*Written instruction 1*.
Answer these from the passage on hybrid search with PostgreSQL and pgvector:
(a) How many candidates are fetched from each search, and how many results are returned after fusion?
(b) What search time does the comparison give for PostgreSQL + pgvector at about 500K chunks?
(c) Which function was added for advanced users to handle quoted phrases and boolean operators?
*Written instruction 2*. Lay out every line of the records as a JSON list of strings, with one string per line and blank lines left out.

═════ Document segment

Both searches run concurrently with asyncio.gather. We fetch 20 candidates from each, fuse them, and return the top 10. Over-fetching from each source gives RRF more signal to work with.

Why Not a Dedicated Vector Database?

We considered Pinecone, Weaviate, and Qdrant. We stuck with PostgreSQL + pgvector for several reasons:

Concern	Dedicated vector DB	PostgreSQL + pgvector
Infrastructure	Separate service to monitor, back up, patch, pay for	Already running Aurora PostgreSQL
Consistency	Eventual consistency between stores	Single transaction — deletes are atomic
Full-text search	Need a third system (Elasticsearch, etc.)	`tsvector` is built in
Compliance (SOC2)	Every new service adds audit scope	One set of encryption, access controls, audit trails
Performance at our scale	Faster at 10M+ vectors	<50ms HNSW search at ~500K chunks

When would we switch? If we hit tens of millions of vectors and needed sub-10ms p99 latency, a dedicated solution would make sense. At ~500K chunks, pgvector is more than fast enough.

Production Lessons

Here's what we learned running this in production:

1. Over-fetch, then trim.
Pulling 20 results from each source and fusing to 10 consistently outperformed pulling 10 from each. More candidates = better fusion signal.

2. Full-text search needs query preprocessing.
plainto_tsquery handles most cases, but for advanced users we added websearch_to_tsquery support which handles quoted phrases and boolean operators.

3. Monitor both sides independently.
We track semantic search latency and full-text search latency separately. If pgvector's HNSW index needs a rebuild, we see it in the semantic search p99 without it being masked by fast full-text results.

4. Embedding model upgrades require re-indexing.

══════════
═════ Dataset

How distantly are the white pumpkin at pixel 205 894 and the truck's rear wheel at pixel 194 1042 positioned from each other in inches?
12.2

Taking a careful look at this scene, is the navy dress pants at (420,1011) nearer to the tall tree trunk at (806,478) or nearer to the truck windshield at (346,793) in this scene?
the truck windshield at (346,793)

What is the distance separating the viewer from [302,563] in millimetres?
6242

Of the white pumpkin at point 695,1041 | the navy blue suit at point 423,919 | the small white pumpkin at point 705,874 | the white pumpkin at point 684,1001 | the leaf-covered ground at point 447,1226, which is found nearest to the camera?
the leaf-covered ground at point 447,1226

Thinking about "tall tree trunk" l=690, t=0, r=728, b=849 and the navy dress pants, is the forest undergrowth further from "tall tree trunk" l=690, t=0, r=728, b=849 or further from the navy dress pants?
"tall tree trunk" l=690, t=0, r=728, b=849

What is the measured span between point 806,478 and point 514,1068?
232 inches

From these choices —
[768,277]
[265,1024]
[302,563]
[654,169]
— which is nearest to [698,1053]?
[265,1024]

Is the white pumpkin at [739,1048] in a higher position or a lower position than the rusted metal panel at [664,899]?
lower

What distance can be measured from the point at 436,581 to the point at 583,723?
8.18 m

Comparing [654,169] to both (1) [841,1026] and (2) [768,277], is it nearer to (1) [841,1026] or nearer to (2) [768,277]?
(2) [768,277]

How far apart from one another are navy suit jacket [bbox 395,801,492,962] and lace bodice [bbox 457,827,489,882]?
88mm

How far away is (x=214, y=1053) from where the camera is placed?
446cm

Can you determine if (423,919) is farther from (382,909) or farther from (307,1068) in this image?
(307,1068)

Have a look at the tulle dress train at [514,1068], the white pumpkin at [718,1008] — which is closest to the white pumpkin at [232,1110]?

══════════

*Task result 1*.
(a) 20 candidates from each search; the top 10 are returned.
(b) Under 50 ms (<50ms HNSW search).
(c) websearch_to_tsquery.

*Task result 2*.
[
  "How distantly are the white pumpkin at pixel 205 894 and the truck's rear wheel at pixel 194 1042 positioned from each other in inches?",
  "12.2",
  "Taking a careful look at this scene, is the navy dress pants at (420,1011) nearer to the tall tree trunk at (806,478) or nearer to the truck windshield at (346,793) in this scene?",
  "the truck windshield at (346,793)",
  "What is the distance separating the viewer from [302,563] in millimetres?",
  "6242",
  "Of the white pumpkin at point 695,1041 | the navy blue suit at point 423,919 | the small white pumpkin at point 705,874 | the white pumpkin at point 684,1001 | the leaf-covered ground at point 447,1226, which is found nearest to the camera?",
  "the leaf-covered ground at point 447,1226",
  "Thinking about \"tall tree trunk\" l=690, t=0, r=728, b=849 and the navy dress pants, is the forest undergrowth further from \"tall tree trunk\" l=690, t=0, r=728, b=849 or further from the navy dress pants?",
  "\"tall tree trunk\" l=690, t=0, r=728, b=849",
  "What is the measured span between point 806,478 and point 514,1068?",
  "232 inches",
  "From these choices —",
  "[768,277]",
  "[265,1024]",
  "[302,563]",
  "[654,169]",
  "— which is nearest to [698,1053]?",
  "[265,1024]",
  "Is the white pumpkin at [739,1048] in a higher position or a lower position than the rusted metal panel at [664,899]?",
  "lower",
  "What distance can be measured from the point at 436,581 to the point at 583,723?",
  "8.18 m",
  "Comparing [654,169] to both (1) [841,1026] and (2) [768,277], is it nearer to (1) [841,1026] or nearer to (2) [768,277]?",
  "(2) [768,277]",
  "How far apart from one another are navy suit jacket [bbox 395,801,492,962] and lace bodice [bbox 457,827,489,882]?",
  "88mm",
  "How far away is (x=214, y=1053) from where the camera is placed?",
  "446cm",
  "Can you determine if (423,919) is farther from (382,909) or farther from (307,1068) in this image?",
  "(307,1068)",
  "Have a look at the tulle dress train at [514,1068], the white pumpkin at [718,1008] — which is closest to the white pumpkin at [232,1110]?"
]